** EXTRAIT DE PAGE **

Nous faisons déjà dans le “Social Selling Washing” (cf. Loic Simon et mon dernier billet "Former ses commerciaux à LinkedIn, OK mais ça donne quoi ?") et devinez quoi, nous entrons aussi dans l’ère du “Employee Advocacy Washing” !
Mais bon, faisons les choses dans le bon ordre, commençons par définir ce que l’on entend exactement par “Employee Advocacy”. Parce que, soyons clair, ce n’est pas évident pour tout le monde, loin s'en faut. Et en plus, vous allez me dire, encore une expression venue d’outre-Atlantique. Et vous aurez raison.
Alors allons-y : l ” E mployee Advocacy” consiste à amener les collaborateurs - et tant qu’à faire le plus grand nombre possible de collaborateurs - à devenir des porte-parole, à représenter leur entreprise, ses marques, ses produits et services, ses expertises, ses valeurs, ses carrières, etc. au sein de leur activité réseaux sociaux.
Prenons l'exemple de Marc, cadre dans une grande entreprise. Marc est de bonne composition, il aime sa boîte, il s'y sent bien, il est OK pour jouer le jeu. Il va donc donner une orientation “corporate” à son activité LinkedIn. Ce faisant, il devient un “ambassadeur”, il incarne son employeur sur LinkedIn. Et comme il bosse aux Ressources Humaines, en cliquant sur “coordonnées” à partir de son profil, on pourra accéder aux différentes pages "carrière" du site Web de l’entreprise ; on pourra aussi consulter directement des vidéos d’entreprise hébergées sur Youtube, etc. Bien évidemment, en termes de prise de parole, il veillera à jouer un rôle de “passe-plat”, a minima il “likera” donc les posts "Marque Employeur" publiés par la page LinkedIn de sa boîte. Et il le fera d’autant plus volontiers et systématiquement qu’on mettra à sa disposition des outils dédiés - des outils de curation - comme Sociabble, Sharee, Elevate (qui est un outil LinkedIn) … Liste non exhaustive.

** DONNÉES FOURNIES **
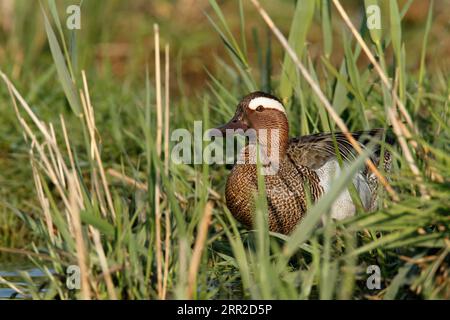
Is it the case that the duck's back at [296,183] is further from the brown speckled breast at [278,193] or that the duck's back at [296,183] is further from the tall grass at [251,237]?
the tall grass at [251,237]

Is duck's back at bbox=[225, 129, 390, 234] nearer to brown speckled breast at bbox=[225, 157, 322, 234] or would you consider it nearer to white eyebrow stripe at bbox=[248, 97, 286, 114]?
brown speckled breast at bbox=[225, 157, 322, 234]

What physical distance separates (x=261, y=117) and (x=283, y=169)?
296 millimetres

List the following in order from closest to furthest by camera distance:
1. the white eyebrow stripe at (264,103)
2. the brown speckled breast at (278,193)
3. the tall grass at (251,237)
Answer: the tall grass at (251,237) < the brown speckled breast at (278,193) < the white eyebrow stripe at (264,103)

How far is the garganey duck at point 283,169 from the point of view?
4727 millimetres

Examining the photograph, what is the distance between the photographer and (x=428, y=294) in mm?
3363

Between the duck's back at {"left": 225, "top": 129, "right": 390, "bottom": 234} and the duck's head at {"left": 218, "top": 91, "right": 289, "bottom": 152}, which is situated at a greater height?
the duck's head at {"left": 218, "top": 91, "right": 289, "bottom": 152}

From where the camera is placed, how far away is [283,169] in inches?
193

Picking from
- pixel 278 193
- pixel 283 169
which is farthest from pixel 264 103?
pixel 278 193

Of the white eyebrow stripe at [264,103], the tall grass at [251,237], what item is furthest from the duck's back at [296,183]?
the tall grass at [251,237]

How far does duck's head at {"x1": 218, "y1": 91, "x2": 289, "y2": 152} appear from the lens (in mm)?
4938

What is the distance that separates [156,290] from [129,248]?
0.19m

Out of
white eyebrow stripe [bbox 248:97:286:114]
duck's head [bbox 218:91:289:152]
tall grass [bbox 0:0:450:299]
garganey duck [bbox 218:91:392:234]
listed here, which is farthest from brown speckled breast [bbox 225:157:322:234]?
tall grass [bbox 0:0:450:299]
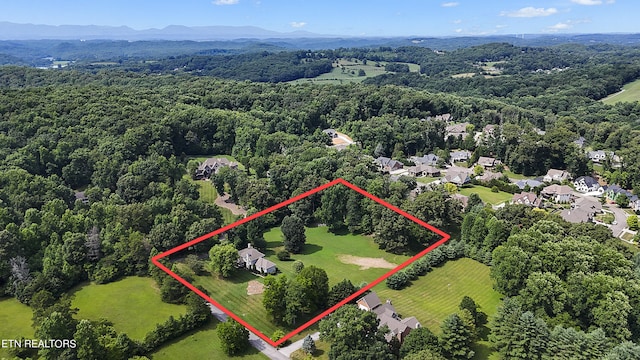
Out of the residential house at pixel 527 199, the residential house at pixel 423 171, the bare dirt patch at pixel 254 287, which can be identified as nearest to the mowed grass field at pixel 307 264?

** EXERCICE PROPOSÉ **
Rédigez la suite du billet sur l'Employee Advocacy, en partant de sa dernière phrase.

** CORRIGÉ DE L'EXERCICE **
Et d’ailleurs, en passant, regardons comment ces plateformes présentent leur offre, histoire de bien comprendre ce qu'est l'E mployee Advocacy :
Sociabble : “Faire de vos employés une plateforme d’influence informée et engagée”, "permet aux entreprises de transformer leurs collaborateurs en ambassadeurs sur les réseaux sociaux" (source : page LinkedIn, interview de Jean-Louis Benard son fondateur)
Sharee : “Faciliter l’engagement de vos collaborateurs sur les réseaux sociaux, ces collaborateurs qui sont vos meilleurs ambassadeurs sur les réseaux sociaux”, "Donner le pouvoir à vos ambassadeurs sur les réseaux sociaux" (source : idem)
Elevate : “Facilite la découverte et le partage de contenu élaboré par des experts de votre entreprise" (source : le site Web LinkedIn Elevate)
Sur le fond, je ne dis pas que l’Employee Advocacy c’est mal. Je pense même que c’est une bonne idée.
Fort logiquement, on s’attend à ce que certains collaborateurs soient des ambassadeurs. Notamment les RH et recruteurs / sourceurs, les managers opérationnels, les Commerciaux… La Direction, aussi, bien évidemment. S’agissant de la force de vente, comment imaginer une activité de Social Selling sans un minimum d'Employee Advocacy ? Ca n’aurait tout simplement pas de sens.
...Maintenant, c’est une bonne idée à condition je pense de préserver les “aspérités individuelles” ; Derrière la façade de la comm’ corporate, on doit pouvoir sentir l’individu. L’individu qui est une personne unique avec une histoire professionnelle propre, des opinions propres, un regard propre. Parce que ce sont ces ingrédients-là qui font toute la saveur du réseautage Digital. On socialise avec des gens, pas avec des boîtes.
L’Employee Advocacy à outrance, du point de vue du public, cela donne quoi ?
Cela donne ce que j’appelle un “glaçon géant”, quelque chose de lisse et de froid.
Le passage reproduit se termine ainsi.